Audio Resynthesis Algorithm

Official support for:
Topic Starter
1 posts since 26 Nov, 2013

Post Mon Nov 25, 2013 5:26 pm

I am a neuroscientist researching auditory processing and am interested in using Photosounder for a research project, however, I have to be able to analytically describe the method for resynthesis for grants and papers. Specifically, when a spectrogram is formed, phase information is discarded so I would like to know what assumptions are made to recover audio information during resysnthesis. I would appreciate it if Michel, or someone else who knows, could point me in the direction of some resources that describe the resynthesis method. I have some really cool ideas for projects, but I can't do them unless I know how the songs are being processed. Thanks!

1028 posts since 6 May, 2008 from Poland

Post Sun Dec 22, 2013 4:24 am

Well first of all I don't know of any paper that describes what this does (I didn't base my algorithms on anything I read), although for the analysis part is seem to recall hearing of a 'Q-transform' that seemed similar to what I do. Basically the analysis is done using a bank of bandpass filters with their bands centered on logarithmically equidistant position, and they're of varying widths to create various time/frequency resolution depending on the frequency, and envelope detection on each band is then used to create each row of the image.

Then resynthesis is simple enough, it takes a white-pink noise (something between a white and a pink noise, where the intensity is proportional to f(w) = 1/sqrt(w), w being the frequency), filters it through the same kind of filter bank and modulates each band with the envelope from each interpolated row from the image.
Developer of Photosounder (a spectral editor/synth), SplineEQ and Spiral

Rock Brentwood
2 posts since 2 Feb, 2016

Post Fri Feb 05, 2016 1:28 pm

Going by the description, it sounds like the same method used in your ARSS (to the original respondent: it is still freely available on SourceForge and can be studied). Having done a complete once-over on ARSS I can say a few things about it -- and probably also about PhotoSounder.

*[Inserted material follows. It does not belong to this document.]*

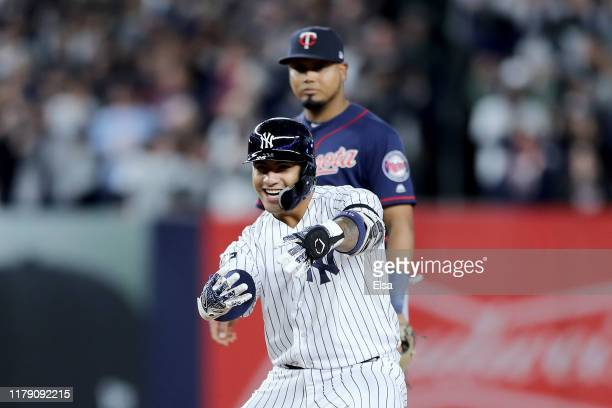 Gleyber Torres of the New York Yankees celebrates after hitting an RBI double to score Aaron Judge and Brett Gardner against Tyler Duffey of the...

In ARSS you were using a fixed phase clock on each frequency band, with a randomly chosen initial phase. Once all the frequency band are "rephased" into complex form, then it's just a matter applying the sound -> graph analysis transform in reverse to the whole graph. That can be done one band at a time, with the results accumulated band-by-band into the total sound.

The forward transform is just a (more or less) standard filter bank with center frequencies placed on a hybrid linear-logarithmic scale (p = a + b exp(k f) to convert frequency f to bin p; where k -> 0 achieves linearity). Each bin uses a cosine window as its envelope (on the p-scale which may be logarithmic, not the linear f scale!), and the envelopes add up to a partition of unity over the overall frequency band, thus giving you a de facto band pass filter for the total sound.

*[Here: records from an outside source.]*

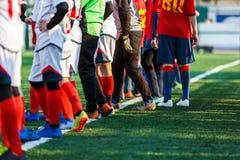 Νέο dribble αγοριών ποδοσφαιριστών, σφαίρα ποδοσφαίρου λακτίσματος στο παιχνίδι Αγόρια κόκκινο άσπρο sportswear που τρέχει στο γή στοκ φωτογραφία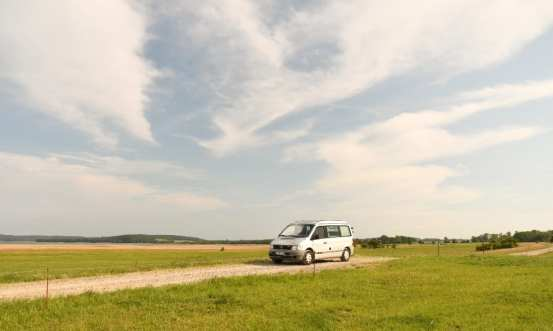 Grauer Minibus auf einem Schotterweg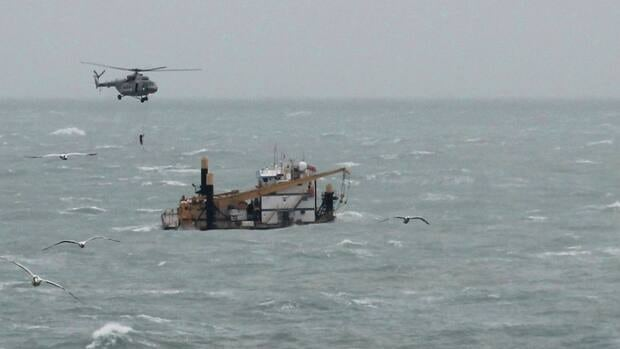 A helicopter flies over a rig while searching for 10 oil industry contractors who remain missing after they had evacuated the rig during tropical storm Nate in the Bay of Campeche on Saturday.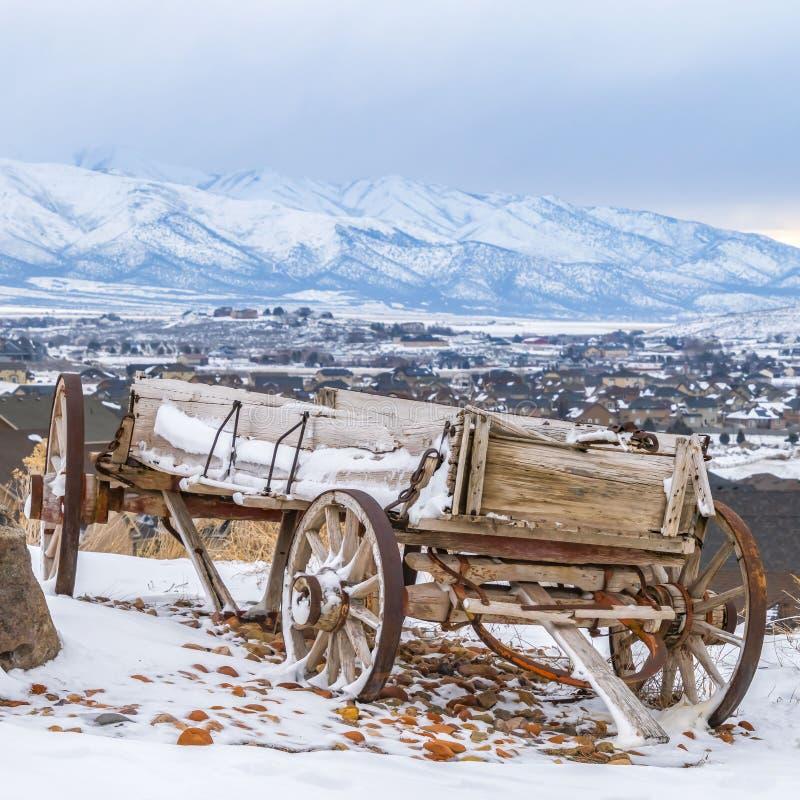 Carro de madera rústico del cuadrado claro al lado de una roca enorme encima de una colina nevosa en invierno imagen de archivo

The transform is just a variant of the S-transform, except for using cosine-windows in place of Gaussian-windows. Equivalently, both forward transforms are instances of the wavelet transform in which the wavelets are complex exponentials enveloped with the given windows; i.e. psi(x) = g(x) exp(ikx) where psi(x) is the mother wavelet and g(x) is the windowing function. In fact, the whole reason for the S-transform was that the inverse transform for wavelets could not be done with Gaussian-windowed complex exponential wavelets.

Three points about the approach used in ARSS/PhotoSounder: (1) the amplitude spectrum is linearly scaled. You lose a lot of detail by doing this. Audacity, for instance, uses a logarithmic scale for amplitudes in its spectrographic display. It's a trivial fix to make to ARSS and PhotoSounder (and to also add in the ability to process Audacity's color coding). In fact, in (my) modified form of ARSS I allow one to choose between linear and logarithmic (which I think would benefit PhotoSounder greatly to add in); (2) the choice of phase for the inverse transform is poorly-motivated and can't properly handle variable-frequency sounds (i.e. chirps), (3) the design does not properly integrate or account for k (by your own admission) both in ARSS and in PhotoSounder. So the only real values in use are k = 0 (spectrograph on a linear scale) and k = log(2) (scalograph on a logarithmic scale). On account of (1), you're going to lose a lot of fine detail in the graphs and this shows up quite prominently in the graph to sound conversions in both ARSS and PhotoSounder.

On the larger issue: if you're using the same method for the inverse transform you used with ARSS, you may be doing too much. Transforms are actually not needed for the reverse direction! The method I use -- to much better effect -- is to simply find the peaks at each column on the graph and then optimally blend the peaks from each column to the next, which also gives you the proper phase adjustment for free, thus resolving issue (2). The demo software I sent you (BtoW.c for BMP to WAV conversion), incorporates the algorithm. Feel free to add the method in PhotoSounder.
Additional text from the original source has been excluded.